Bereitet sich hier einer mit dem Budget seiner Behörde auf ein Comeback als Volksvertreter vor?
Das wollte ich natürlich von Klaus Tappeser wissen. Stichwort: Sorgfaltspflicht im Journalismus. Was mir daraufhin geantwortet wurde, kann man sich schon denken: nichts.
Freundlich, überheblich, patzig
Menschen, die ihm begegneten, beschreiben Tappeser so: grundsätzlich freundlich, gegenüber Bittstellern bisweilen gönnerhaft und überheblich, und wenn es nicht nach seinem Willen läuft, dann richtig patzig. Aber das sind nur subjektive Eindrücke ohne allgemeine Gültigkeit.
Auf jeden Fall dürfte Klaus Tappeser genau der Richtige sein, um ein Projekt wie das Biosphärenreservat Oberschwaben-Allgäu durchzudrücken. Denn zu verlieren hat er nichts, auch wenn die Biosphäre krachend untergeht. Dann haben die Grünen ihr Spielzeug eben selbst zerkloppt.

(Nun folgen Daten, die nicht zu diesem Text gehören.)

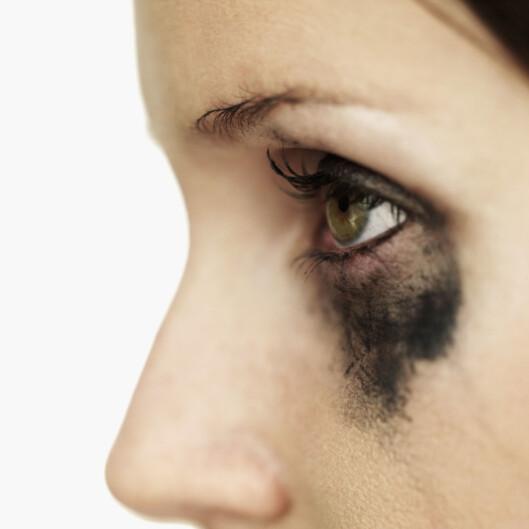GOD MORGEN: Ikke akkurat det beste synet å møte i speilet om morgenen. Fjern alltid sminken før du legger deg! Foto: Thinkstock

Kommt die Biosphäre, steht Klaus Tappeser bei der Eröffnung in der ersten Reihe neben den Spitzen der Regierung – wer auch immer das sein wird. Und liefert bestes Fotofutter für die Bildberichterstatter: sich selbst.
Es könnte Tappesers Geisterstunde als Polit-Zombie und die Wiederauferstehung eines machtbewussten Politikers werden.